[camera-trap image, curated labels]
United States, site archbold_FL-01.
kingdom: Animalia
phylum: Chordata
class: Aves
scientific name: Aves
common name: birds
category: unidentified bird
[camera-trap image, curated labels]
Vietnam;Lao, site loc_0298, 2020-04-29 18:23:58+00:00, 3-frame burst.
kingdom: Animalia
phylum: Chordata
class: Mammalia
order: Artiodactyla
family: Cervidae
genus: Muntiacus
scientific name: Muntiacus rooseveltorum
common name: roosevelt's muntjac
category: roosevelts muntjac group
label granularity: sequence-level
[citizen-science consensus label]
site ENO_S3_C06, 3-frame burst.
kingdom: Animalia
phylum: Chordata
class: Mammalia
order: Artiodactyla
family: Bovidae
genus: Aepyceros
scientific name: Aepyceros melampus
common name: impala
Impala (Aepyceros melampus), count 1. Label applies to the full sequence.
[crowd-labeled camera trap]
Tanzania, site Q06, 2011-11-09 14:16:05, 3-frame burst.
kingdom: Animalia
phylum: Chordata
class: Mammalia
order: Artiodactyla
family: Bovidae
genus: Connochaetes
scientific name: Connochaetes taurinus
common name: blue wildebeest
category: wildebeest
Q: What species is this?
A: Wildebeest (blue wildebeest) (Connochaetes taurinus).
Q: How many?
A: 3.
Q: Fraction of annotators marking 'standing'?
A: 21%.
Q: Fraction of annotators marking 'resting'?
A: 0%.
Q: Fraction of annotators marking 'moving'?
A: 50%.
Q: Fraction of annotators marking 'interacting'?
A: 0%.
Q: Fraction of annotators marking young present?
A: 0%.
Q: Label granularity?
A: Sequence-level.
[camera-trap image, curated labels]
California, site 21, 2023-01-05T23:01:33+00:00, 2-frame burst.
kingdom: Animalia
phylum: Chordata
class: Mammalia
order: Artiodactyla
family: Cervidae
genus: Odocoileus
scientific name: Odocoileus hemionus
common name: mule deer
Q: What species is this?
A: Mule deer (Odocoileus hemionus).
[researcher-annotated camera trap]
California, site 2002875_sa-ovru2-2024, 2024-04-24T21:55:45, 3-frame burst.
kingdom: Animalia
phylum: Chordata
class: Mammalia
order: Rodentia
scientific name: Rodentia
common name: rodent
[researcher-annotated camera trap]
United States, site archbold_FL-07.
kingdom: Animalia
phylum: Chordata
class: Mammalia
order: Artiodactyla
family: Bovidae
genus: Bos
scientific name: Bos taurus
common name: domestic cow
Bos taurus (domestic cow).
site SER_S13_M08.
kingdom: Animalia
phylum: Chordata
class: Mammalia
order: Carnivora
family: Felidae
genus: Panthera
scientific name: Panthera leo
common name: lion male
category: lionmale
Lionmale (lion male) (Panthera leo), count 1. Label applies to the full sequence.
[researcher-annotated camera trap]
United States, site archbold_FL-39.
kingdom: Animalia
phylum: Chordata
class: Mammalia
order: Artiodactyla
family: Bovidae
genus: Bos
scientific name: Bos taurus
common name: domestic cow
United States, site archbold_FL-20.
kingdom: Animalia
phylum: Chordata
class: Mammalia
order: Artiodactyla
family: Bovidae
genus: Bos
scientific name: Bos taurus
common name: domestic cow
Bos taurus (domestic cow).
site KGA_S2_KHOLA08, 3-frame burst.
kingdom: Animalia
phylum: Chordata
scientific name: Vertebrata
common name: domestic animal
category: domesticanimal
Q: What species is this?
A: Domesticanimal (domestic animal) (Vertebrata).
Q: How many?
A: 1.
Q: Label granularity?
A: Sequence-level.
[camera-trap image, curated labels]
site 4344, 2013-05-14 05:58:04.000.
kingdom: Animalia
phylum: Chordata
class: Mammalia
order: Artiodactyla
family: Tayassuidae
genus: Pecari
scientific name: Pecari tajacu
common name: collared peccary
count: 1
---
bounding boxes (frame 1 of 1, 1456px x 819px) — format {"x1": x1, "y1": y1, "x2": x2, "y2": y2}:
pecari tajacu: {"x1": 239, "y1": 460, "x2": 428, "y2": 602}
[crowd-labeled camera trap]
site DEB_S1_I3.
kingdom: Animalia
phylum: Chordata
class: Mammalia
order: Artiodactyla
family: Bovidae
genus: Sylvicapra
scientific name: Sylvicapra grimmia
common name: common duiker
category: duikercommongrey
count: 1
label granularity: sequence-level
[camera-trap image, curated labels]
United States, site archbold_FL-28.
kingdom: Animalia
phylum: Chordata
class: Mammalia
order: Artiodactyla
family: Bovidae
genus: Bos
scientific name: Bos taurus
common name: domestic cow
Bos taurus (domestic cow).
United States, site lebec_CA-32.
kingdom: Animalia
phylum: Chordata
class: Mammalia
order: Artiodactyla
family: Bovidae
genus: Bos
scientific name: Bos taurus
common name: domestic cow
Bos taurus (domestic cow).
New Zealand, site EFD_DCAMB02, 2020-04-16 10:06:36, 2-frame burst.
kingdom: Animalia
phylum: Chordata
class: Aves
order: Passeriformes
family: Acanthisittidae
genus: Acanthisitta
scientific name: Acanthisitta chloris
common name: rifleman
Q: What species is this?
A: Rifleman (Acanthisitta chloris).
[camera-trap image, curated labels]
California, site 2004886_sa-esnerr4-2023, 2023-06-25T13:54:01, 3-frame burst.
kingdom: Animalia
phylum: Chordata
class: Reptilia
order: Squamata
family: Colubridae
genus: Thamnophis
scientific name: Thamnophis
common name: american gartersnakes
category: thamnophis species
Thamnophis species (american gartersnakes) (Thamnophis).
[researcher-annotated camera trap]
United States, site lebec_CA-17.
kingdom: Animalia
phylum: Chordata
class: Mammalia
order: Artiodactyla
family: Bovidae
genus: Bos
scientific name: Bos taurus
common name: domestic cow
:::::
Retype all of the material above. Do not alter a single word.

Answer for this exercise:
[camera-trap image, curated labels]
United States, site archbold_FL-01.
kingdom: Animalia
phylum: Chordata
class: Aves
scientific name: Aves
common name: birds
category: unidentified bird
[camera-trap image, curated labels]
Vietnam;Lao, site loc_0298, 2020-04-29 18:23:58+00:00, 3-frame burst.
kingdom: Animalia
phylum: Chordata
class: Mammalia
order: Artiodactyla
family: Cervidae
genus: Muntiacus
scientific name: Muntiacus rooseveltorum
common name: roosevelt's muntjac
category: roosevelts muntjac group
label granularity: sequence-level
[citizen-science consensus label]
site ENO_S3_C06, 3-frame burst.
kingdom: Animalia
phylum: Chordata
class: Mammalia
order: Artiodactyla
family: Bovidae
genus: Aepyceros
scientific name: Aepyceros melampus
common name: impala
Impala (Aepyceros melampus), count 1. Label applies to the full sequence.
[crowd-labeled camera trap]
Tanzania, site Q06, 2011-11-09 14:16:05, 3-frame burst.
kingdom: Animalia
phylum: Chordata
class: Mammalia
order: Artiodactyla
family: Bovidae
genus: Connochaetes
scientific name: Connochaetes taurinus
common name: blue wildebeest
category: wildebeest
Q: What species is this?
A: Wildebeest (blue wildebeest) (Connochaetes taurinus).
Q: How many?
A: 3.
Q: Fraction of annotators marking 'standing'?
A: 21%.
Q: Fraction of annotators marking 'resting'?
A: 0%.
Q: Fraction of annotators marking 'moving'?
A: 50%.
Q: Fraction of annotators marking 'interacting'?
A: 0%.
Q: Fraction of annotators marking young present?
A: 0%.
Q: Label granularity?
A: Sequence-level.
[camera-trap image, curated labels]
California, site 21, 2023-01-05T23:01:33+00:00, 2-frame burst.
kingdom: Animalia
phylum: Chordata
class: Mammalia
order: Artiodactyla
family: Cervidae
genus: Odocoileus
scientific name: Odocoileus hemionus
common name: mule deer
Q: What species is this?
A: Mule deer (Odocoileus hemionus).
[researcher-annotated camera trap]
California, site 2002875_sa-ovru2-2024, 2024-04-24T21:55:45, 3-frame burst.
kingdom: Animalia
phylum: Chordata
class: Mammalia
order: Rodentia
scientific name: Rodentia
common name: rodent
[researcher-annotated camera trap]
United States, site archbold_FL-07.
kingdom: Animalia
phylum: Chordata
class: Mammalia
order: Artiodactyla
family: Bovidae
genus: Bos
scientific name: Bos taurus
common name: domestic cow
Bos taurus (domestic cow).
site SER_S13_M08.
kingdom: Animalia
phylum: Chordata
class: Mammalia
order: Carnivora
family: Felidae
genus: Panthera
scientific name: Panthera leo
common name: lion male
category: lionmale
Lionmale (lion male) (Panthera leo), count 1. Label applies to the full sequence.
[researcher-annotated camera trap]
United States, site archbold_FL-39.
kingdom: Animalia
phylum: Chordata
class: Mammalia
order: Artiodactyla
family: Bovidae
genus: Bos
scientific name: Bos taurus
common name: domestic cow
United States, site archbold_FL-20.
kingdom: Animalia
phylum: Chordata
class: Mammalia
order: Artiodactyla
family: Bovidae
genus: Bos
scientific name: Bos taurus
common name: domestic cow
Bos taurus (domestic cow).
site KGA_S2_KHOLA08, 3-frame burst.
kingdom: Animalia
phylum: Chordata
scientific name: Vertebrata
common name: domestic animal
category: domesticanimal
Q: What species is this?
A: Domesticanimal (domestic animal) (Vertebrata).
Q: How many?
A: 1.
Q: Label granularity?
A: Sequence-level.
[camera-trap image, curated labels]
site 4344, 2013-05-14 05:58:04.000.
kingdom: Animalia
phylum: Chordata
class: Mammalia
order: Artiodactyla
family: Tayassuidae
genus: Pecari
scientific name: Pecari tajacu
common name: collared peccary
count: 1
---
bounding boxes (frame 1 of 1, 1456px x 819px) — format {"x1": x1, "y1": y1, "x2": x2, "y2": y2}:
pecari tajacu: {"x1": 239, "y1": 460, "x2": 428, "y2": 602}
[crowd-labeled camera trap]
site DEB_S1_I3.
kingdom: Animalia
phylum: Chordata
class: Mammalia
order: Artiodactyla
family: Bovidae
genus: Sylvicapra
scientific name: Sylvicapra grimmia
common name: common duiker
category: duikercommongrey
count: 1
label granularity: sequence-level
[camera-trap image, curated labels]
United States, site archbold_FL-28.
kingdom: Animalia
phylum: Chordata
class: Mammalia
order: Artiodactyla
family: Bovidae
genus: Bos
scientific name: Bos taurus
common name: domestic cow
Bos taurus (domestic cow).
United States, site lebec_CA-32.
kingdom: Animalia
phylum: Chordata
class: Mammalia
order: Artiodactyla
family: Bovidae
genus: Bos
scientific name: Bos taurus
common name: domestic cow
Bos taurus (domestic cow).
New Zealand, site EFD_DCAMB02, 2020-04-16 10:06:36, 2-frame burst.
kingdom: Animalia
phylum: Chordata
class: Aves
order: Passeriformes
family: Acanthisittidae
genus: Acanthisitta
scientific name: Acanthisitta chloris
common name: rifleman
Q: What species is this?
A: Rifleman (Acanthisitta chloris).
[camera-trap image, curated labels]
California, site 2004886_sa-esnerr4-2023, 2023-06-25T13:54:01, 3-frame burst.
kingdom: Animalia
phylum: Chordata
class: Reptilia
order: Squamata
family: Colubridae
genus: Thamnophis
scientific name: Thamnophis
common name: american gartersnakes
category: thamnophis species
Thamnophis species (american gartersnakes) (Thamnophis).
[researcher-annotated camera trap]
United States, site lebec_CA-17.
kingdom: Animalia
phylum: Chordata
class: Mammalia
order: Artiodactyla
family: Bovidae
genus: Bos
scientific name: Bos taurus
common name: domestic cow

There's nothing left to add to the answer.